:: Reading text ::
□ □ □ □ □ □ □
Part I

Kenny Schachter Deals in Difficult Times at Frieze New York and the Auctions

Dealing in Difficult Times
All eyes are on the auction spectacle in New York, a market barometer maybe never as scrutinized in such transitional, tumultuous economic times. The month of May is when the art world resets its clock, a Greenwich Mean Time centered neither in the United Kingdom nor China, but rather in the unforgiving aisles of Christie's and Sotheby's.

Covering the enormity of the week and implications of the fallout is daunting but you just have to scruff the cat and get on with it. The jittery climate is further fueled by press like Bloomberg and the New York Times projecting (ever mounting) dark clouds of doom and gloom days before the sales; but casting a pall over the proceedings prior to when they unfold makes news and satisfies a human instinct to relish slips and falls (of others).
□ □ □ □ □ □ □
:: Data listing ::

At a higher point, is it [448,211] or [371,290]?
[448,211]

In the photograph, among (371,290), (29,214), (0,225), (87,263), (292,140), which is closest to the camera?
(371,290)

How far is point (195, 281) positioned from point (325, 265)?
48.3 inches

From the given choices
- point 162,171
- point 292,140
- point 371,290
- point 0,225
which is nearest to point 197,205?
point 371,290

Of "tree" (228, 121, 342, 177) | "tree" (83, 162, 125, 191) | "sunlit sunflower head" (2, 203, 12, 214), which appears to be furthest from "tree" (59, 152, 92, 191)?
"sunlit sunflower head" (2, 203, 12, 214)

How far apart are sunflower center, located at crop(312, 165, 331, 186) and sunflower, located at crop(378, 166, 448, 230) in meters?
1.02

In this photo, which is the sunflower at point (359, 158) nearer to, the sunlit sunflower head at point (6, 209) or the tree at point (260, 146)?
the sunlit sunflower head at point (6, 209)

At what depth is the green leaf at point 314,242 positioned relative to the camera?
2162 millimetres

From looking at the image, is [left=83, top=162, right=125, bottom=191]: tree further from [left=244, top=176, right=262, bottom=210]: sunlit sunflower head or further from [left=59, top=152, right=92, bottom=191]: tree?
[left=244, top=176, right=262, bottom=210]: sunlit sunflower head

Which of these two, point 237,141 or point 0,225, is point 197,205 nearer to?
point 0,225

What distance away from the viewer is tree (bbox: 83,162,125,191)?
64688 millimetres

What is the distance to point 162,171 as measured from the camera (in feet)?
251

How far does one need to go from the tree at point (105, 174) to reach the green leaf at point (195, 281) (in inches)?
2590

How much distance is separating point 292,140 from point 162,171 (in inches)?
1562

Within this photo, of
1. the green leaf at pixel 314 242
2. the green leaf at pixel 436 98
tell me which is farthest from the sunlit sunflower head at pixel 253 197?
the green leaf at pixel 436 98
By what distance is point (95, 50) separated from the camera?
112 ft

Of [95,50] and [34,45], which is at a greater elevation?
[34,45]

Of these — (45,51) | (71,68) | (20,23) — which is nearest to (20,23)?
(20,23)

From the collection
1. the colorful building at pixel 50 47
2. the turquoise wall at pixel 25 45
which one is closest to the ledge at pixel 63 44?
□ □ □ □ □ □ □
:: Exercise 1 ::
According to the article on art dealing in difficult times, in whose aisles is the art world's May clock centered?
:: Exercise 2 ::
In the art-auction article, rewrite the passage between "Dealing in Difficult" and "falls (of others).", inclusive, replacing "gloom" with "despair".
:: Exercise 3 ::
Write what comes next in the art-auction article, picking up after its last sentence.

:: Expected output 1 ::
Christie's and Sotheby's.

:: Expected output 2 ::
Dealing in Difficult Times
All eyes are on the auction spectacle in New York, a market barometer maybe never as scrutinized in such transitional, tumultuous economic times. The month of May is when the art world resets its clock, a Greenwich Mean Time centered neither in the United Kingdom nor China, but rather in the unforgiving aisles of Christie's and Sotheby's.

Covering the enormity of the week and implications of the fallout is daunting but you just have to scruff the cat and get on with it. The jittery climate is further fueled by press like Bloomberg and the New York Times projecting (ever mounting) dark clouds of doom and despair days before the sales; but casting a pall over the proceedings prior to when they unfold makes news and satisfies a human instinct to relish slips and falls (of others).

:: Expected output 3 ::
As I suspected things got off to a raucous start, within the new world order we reside in that is. But show me any business thriving besides a select few—hedge funds and commodities are in the toilet (more on commodes to come) and a lot of international real estate is fast becoming illiquid, even in centers like New York and London. The “2/20" hedgie model of taking two percent managing fee regardless of performance on top of 20% of profits (when they used to make them) no longer smells the same as when funds skyrocketed in the past.

Art is more Bildungsroman, an organic ball (more on those too) of knowledge evolving morally and psychologically in spite of itself, a social, political, economic worldview expressed through creativity. It's also a mature market that will easily overcome the ebbs and flows of any business cycle with little or no resistance. Fine art (a curious term) is in a remarkable age of ascendancy in terms of widening appeal. How that translates into better business or more importantly, profits is a whole other can of encaustic. I'm remarkably sanguine; what choice do I have? Art chooses us. But once it does, it sinks its teeth.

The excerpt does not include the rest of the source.